Задания »
[A] Сколько женщин, по данным статьи, собралось на этот раз?
[B] Найдите в записях все строки, где встречается слово «instances», и выпишите их. Регистр учитывается.

Статья »
☆ ☆ ☆ ☆ ☆

Судя по протоколам судебного расследования оказывается после этого выступления в 1628 г. крестьян ещё пытались уговорить. Так, в 1629 г. король направил им свое послание, в котором говорилось, что 1 акр улучшенной земли лучше, чем 3 акра болот. Таким образом, сохранявшиеся за ними 6 тысяч акров улучшенной земли якобы как раз равны 18 тысячам акров болот [Reports 1884: 62-63]. Однако и этот «яркий аргумент» из уст самого монарха оказал малое воздействие на крестьян. Вскоре они опять перешли к мятежным действиям (избивали рабочих компании и т. п.), что опять-таки могло произойти только благодаря их договорённости о проведении совместных действий. Тогда местные власти арестовали их зa противодействие «людям короля» и за «частичное или полное нарушение порядка». В обвинении подробно перечислялись конкретные действия крестьян во время мятежа, назывались имена виновников [Reports 1884: 62-63]. По сути дела, они повторили то, что совершили в прошлый раз: избиение рабочих, поломка инструмента, установка виселиц. Однако последнее в их коллективных действиях, т. е. установка виселиц, по сути дела означало, что крестьяне брали на себя карательную функцию государственной власти, а именно право наказывать нарушителей закона. Отмечен любопытный факт, что на сeй раз активно выступали женщины, которых собралось до 200 человек. Фактически это значит, что в конфликте были задействованы и семейные связи. От констебля крестьяне потребовали соорудить позорную скамью, что было сделано, после чего на неё посадили одного из осушителей [Reports 1884: 63-65]. И это тоже было в контексте намерений крестьян взять на себя карательную функцию государственной власти. Кстати, эта маленькая победа тоже показатель тесной связи констебля с местными крестьянами и общности их интересов.

☆ ☆ ☆ ☆ ☆

Строки из набора данных для сегментации
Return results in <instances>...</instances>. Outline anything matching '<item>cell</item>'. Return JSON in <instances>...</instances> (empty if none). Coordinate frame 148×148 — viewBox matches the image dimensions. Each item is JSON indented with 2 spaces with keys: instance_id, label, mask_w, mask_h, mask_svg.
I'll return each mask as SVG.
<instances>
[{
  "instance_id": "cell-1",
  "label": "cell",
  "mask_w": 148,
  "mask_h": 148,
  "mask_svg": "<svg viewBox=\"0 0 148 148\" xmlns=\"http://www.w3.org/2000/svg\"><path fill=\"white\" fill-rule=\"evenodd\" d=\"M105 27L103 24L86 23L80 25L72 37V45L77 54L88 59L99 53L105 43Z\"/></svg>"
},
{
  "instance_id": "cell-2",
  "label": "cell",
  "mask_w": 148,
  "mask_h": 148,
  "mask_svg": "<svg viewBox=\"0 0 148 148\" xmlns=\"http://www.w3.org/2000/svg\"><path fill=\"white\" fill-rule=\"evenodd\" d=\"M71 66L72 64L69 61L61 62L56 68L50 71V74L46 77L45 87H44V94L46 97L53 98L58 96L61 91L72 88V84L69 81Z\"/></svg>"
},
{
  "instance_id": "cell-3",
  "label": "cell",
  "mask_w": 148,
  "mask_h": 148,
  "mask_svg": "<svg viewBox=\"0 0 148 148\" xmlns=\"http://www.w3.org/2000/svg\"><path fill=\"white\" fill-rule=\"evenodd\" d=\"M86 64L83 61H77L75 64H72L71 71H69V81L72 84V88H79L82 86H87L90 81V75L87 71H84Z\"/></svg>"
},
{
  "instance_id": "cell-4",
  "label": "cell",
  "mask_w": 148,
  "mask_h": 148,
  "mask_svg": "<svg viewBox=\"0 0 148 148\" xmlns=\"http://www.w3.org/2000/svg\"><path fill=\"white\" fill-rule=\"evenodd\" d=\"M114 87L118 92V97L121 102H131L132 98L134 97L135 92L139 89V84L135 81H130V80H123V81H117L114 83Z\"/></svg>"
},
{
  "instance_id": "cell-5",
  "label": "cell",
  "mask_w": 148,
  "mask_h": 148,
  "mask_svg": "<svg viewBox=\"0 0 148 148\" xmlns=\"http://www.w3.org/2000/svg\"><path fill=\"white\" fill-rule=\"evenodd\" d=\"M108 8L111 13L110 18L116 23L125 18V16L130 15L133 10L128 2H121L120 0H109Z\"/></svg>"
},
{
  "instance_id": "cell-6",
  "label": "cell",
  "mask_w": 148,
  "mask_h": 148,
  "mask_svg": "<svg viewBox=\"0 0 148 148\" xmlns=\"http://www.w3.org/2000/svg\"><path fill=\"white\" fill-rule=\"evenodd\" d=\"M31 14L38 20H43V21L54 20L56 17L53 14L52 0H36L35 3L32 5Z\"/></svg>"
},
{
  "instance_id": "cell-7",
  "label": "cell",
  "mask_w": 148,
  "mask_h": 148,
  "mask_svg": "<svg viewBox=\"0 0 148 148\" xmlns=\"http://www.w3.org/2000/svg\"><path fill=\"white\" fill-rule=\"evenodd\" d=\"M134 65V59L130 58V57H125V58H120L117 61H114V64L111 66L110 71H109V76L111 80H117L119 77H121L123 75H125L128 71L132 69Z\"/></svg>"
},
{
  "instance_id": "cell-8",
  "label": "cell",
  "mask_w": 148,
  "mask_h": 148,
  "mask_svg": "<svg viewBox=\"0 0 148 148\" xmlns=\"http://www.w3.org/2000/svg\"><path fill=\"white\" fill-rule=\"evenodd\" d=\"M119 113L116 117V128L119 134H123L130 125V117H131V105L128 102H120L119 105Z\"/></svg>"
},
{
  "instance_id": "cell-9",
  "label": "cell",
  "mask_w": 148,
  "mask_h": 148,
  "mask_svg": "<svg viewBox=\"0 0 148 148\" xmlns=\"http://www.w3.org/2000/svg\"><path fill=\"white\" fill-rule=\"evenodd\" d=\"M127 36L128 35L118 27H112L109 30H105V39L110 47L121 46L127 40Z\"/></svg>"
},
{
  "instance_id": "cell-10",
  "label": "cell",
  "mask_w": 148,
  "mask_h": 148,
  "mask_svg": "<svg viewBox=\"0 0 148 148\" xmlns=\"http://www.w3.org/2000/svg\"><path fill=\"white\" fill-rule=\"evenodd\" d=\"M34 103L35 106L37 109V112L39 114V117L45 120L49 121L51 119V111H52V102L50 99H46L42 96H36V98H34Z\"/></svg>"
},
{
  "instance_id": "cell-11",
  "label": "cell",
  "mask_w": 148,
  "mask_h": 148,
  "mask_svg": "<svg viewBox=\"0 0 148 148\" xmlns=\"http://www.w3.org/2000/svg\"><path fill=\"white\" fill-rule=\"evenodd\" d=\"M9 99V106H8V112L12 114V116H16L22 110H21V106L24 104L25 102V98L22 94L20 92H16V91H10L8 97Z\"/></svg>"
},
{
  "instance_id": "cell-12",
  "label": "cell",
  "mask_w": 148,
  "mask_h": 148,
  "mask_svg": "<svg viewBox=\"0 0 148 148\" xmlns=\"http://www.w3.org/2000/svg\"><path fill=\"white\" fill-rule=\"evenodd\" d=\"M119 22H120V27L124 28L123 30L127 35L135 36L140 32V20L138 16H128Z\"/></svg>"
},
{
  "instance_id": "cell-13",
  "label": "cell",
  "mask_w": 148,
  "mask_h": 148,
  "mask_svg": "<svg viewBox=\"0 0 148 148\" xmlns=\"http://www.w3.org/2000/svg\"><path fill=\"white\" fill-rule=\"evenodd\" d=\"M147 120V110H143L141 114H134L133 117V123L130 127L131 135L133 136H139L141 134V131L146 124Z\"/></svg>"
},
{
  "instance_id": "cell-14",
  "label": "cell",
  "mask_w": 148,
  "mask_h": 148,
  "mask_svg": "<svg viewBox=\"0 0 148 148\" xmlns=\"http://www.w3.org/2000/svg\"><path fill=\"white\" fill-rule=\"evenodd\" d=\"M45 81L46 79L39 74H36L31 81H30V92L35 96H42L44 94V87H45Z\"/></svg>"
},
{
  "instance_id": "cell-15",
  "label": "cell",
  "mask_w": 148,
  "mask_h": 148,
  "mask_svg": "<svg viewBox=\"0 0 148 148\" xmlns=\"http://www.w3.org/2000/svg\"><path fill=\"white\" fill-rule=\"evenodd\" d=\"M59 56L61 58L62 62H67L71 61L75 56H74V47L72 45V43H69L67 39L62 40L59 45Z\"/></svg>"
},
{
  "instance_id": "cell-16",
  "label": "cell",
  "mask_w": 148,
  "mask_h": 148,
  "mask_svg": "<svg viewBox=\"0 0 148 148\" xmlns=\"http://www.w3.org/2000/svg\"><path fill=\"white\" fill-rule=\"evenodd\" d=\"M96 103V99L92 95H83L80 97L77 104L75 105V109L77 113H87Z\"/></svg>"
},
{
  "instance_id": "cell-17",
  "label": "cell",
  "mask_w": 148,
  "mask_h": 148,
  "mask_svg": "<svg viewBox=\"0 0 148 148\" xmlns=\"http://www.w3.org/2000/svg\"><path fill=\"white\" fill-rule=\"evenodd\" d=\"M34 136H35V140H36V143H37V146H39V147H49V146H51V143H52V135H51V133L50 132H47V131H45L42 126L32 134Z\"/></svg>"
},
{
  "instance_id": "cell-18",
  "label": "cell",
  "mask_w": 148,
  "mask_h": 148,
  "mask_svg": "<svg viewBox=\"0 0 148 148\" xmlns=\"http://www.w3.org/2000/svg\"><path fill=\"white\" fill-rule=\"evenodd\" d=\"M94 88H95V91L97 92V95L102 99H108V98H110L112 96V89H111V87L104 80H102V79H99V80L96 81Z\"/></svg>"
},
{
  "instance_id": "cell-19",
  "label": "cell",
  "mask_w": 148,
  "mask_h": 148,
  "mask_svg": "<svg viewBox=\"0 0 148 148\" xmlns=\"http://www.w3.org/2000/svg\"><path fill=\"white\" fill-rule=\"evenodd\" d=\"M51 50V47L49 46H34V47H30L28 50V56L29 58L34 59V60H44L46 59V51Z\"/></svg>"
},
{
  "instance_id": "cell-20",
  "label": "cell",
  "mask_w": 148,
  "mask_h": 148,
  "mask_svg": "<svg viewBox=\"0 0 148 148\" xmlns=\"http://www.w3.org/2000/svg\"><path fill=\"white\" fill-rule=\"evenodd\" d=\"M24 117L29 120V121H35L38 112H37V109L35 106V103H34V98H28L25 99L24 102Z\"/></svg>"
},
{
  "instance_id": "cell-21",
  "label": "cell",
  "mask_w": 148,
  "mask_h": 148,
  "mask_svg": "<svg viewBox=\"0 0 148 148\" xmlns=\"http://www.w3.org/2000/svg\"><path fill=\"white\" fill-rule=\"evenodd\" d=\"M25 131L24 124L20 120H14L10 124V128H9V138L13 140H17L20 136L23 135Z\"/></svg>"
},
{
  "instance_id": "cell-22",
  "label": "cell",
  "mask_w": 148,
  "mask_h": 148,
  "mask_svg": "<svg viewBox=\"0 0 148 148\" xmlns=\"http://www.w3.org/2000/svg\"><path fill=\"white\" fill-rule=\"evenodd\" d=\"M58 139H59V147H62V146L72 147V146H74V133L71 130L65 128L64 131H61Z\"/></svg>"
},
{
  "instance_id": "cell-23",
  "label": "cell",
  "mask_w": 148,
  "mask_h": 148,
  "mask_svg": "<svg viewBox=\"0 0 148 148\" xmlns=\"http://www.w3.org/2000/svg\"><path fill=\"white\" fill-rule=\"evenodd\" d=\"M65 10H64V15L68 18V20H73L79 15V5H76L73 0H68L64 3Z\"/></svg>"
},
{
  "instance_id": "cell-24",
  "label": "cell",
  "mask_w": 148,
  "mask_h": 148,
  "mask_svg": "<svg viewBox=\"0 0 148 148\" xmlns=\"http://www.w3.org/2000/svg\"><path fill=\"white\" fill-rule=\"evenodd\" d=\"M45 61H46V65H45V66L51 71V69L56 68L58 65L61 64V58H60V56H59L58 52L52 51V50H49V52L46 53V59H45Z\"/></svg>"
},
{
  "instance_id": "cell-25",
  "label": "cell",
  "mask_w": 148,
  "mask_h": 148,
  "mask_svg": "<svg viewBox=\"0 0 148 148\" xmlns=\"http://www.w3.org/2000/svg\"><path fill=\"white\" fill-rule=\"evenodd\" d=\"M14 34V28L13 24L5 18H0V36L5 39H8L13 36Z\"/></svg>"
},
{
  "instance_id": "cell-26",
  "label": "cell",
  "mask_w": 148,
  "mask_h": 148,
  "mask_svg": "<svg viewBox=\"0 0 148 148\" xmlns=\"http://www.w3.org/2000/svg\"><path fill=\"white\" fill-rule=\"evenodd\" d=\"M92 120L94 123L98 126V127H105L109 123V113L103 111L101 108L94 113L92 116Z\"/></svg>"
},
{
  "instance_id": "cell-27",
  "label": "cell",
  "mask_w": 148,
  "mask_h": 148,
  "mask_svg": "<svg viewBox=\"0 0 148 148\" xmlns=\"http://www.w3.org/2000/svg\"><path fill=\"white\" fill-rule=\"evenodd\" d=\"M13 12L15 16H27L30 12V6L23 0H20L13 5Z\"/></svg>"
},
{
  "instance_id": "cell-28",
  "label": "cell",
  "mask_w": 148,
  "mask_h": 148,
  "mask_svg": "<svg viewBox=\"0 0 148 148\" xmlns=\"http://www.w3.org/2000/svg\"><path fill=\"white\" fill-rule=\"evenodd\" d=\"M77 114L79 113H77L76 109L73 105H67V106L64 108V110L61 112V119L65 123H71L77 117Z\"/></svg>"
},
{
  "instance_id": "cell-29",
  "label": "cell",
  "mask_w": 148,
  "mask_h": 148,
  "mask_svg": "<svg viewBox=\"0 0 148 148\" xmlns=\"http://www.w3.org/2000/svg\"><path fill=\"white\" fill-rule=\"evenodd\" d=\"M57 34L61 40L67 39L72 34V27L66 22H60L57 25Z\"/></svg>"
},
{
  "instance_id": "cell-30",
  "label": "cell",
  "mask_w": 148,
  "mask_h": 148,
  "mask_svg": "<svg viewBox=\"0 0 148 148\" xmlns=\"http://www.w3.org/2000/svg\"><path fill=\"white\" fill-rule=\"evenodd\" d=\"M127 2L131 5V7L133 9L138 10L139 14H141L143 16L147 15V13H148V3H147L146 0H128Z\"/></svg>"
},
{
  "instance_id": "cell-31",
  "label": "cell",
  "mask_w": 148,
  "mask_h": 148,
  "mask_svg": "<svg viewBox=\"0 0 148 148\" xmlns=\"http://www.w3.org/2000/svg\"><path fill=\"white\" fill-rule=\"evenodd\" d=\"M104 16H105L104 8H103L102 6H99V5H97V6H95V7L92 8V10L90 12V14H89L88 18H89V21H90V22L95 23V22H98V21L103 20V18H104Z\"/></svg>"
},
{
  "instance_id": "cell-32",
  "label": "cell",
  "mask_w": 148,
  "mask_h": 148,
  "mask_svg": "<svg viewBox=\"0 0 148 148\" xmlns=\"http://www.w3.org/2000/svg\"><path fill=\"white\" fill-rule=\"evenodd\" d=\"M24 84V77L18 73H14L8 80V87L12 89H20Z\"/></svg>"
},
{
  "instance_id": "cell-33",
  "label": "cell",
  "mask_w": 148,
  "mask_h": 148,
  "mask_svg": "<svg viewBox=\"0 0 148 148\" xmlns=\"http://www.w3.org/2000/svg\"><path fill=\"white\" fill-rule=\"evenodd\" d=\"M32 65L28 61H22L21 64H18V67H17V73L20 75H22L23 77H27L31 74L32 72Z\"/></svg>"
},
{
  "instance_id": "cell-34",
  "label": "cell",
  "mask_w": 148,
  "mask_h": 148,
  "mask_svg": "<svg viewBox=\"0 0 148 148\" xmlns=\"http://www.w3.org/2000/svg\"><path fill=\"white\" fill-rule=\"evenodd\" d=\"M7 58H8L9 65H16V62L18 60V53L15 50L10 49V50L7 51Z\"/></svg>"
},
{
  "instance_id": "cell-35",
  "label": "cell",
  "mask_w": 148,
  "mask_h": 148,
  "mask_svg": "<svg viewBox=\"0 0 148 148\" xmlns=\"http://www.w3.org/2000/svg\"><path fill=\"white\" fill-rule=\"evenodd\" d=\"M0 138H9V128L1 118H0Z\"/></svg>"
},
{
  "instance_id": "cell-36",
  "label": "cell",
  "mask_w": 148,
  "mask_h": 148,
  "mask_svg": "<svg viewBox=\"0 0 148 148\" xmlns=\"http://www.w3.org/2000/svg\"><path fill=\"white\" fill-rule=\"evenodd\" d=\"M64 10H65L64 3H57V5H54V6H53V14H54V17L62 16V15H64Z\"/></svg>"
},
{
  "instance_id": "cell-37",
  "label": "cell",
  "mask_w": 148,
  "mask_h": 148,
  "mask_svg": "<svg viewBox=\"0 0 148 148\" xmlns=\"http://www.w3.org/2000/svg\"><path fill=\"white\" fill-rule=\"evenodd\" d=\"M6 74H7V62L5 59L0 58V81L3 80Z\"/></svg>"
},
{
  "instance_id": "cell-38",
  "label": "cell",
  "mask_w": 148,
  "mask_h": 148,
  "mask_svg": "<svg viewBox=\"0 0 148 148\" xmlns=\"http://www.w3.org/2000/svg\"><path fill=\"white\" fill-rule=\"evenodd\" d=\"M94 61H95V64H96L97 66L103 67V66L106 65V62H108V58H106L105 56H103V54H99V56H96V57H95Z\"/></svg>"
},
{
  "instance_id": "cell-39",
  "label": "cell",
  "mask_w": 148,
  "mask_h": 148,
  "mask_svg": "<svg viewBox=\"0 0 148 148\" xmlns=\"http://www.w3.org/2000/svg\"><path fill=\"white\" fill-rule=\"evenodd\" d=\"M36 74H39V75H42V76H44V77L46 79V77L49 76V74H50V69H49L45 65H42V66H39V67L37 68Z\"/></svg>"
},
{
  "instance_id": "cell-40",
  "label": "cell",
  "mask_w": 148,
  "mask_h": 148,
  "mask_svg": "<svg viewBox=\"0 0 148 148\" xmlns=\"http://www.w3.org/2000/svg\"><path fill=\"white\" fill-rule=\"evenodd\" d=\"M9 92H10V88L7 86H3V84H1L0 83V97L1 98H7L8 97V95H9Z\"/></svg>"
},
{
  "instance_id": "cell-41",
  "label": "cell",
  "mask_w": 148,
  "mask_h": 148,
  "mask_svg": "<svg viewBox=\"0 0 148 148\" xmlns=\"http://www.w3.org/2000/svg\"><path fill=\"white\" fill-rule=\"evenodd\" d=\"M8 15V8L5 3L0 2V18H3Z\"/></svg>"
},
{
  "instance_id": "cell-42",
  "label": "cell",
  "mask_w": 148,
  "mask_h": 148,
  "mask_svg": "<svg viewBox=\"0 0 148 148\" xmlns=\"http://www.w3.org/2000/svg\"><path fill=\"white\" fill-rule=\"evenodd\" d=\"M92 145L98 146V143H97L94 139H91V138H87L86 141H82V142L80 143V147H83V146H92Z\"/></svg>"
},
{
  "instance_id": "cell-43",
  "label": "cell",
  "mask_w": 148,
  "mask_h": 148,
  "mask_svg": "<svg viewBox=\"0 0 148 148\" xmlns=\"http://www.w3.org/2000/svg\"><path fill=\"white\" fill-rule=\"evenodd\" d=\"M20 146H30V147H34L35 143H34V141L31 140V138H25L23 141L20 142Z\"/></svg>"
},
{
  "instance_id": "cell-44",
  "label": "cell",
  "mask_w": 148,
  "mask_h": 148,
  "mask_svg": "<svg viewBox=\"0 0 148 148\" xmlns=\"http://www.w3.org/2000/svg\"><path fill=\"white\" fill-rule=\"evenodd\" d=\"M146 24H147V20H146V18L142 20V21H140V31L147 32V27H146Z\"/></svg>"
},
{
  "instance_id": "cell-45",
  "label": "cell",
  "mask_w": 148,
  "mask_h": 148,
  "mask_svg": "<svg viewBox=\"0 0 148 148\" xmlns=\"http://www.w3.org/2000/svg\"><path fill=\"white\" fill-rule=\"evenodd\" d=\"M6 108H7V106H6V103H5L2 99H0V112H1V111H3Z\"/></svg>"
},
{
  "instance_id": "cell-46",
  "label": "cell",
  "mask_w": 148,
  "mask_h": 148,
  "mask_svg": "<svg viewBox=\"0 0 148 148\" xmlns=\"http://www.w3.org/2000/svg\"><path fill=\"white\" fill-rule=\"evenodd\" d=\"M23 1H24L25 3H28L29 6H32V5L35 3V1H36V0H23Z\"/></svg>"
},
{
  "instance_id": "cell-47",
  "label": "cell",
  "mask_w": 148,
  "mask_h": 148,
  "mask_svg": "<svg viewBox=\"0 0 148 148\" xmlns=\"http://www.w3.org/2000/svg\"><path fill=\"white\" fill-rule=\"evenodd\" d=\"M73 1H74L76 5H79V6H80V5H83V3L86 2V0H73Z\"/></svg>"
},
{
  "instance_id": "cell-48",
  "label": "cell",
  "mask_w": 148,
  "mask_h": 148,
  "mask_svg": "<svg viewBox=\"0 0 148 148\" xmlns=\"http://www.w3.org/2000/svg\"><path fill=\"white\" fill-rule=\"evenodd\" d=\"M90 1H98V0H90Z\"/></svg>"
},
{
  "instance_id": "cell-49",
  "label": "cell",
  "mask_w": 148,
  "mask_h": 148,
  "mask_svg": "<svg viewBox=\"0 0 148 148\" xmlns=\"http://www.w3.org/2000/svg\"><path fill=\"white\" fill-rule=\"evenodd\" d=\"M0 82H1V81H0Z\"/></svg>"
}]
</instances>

☆ ☆ ☆ ☆ ☆

Ответы к упражнению »
[A] До 200 человек.

[B]
Return results in <instances>...</instances>. Outline anything matching '<item>cell</item>'. Return JSON in <instances>...</instances> (empty if none). Coordinate frame 148×148 — viewBox matches the image dimensions. Each item is JSON indented with 2 spaces with keys: instance_id, label, mask_w, mask_h, mask_svg.
<instances>
</instances>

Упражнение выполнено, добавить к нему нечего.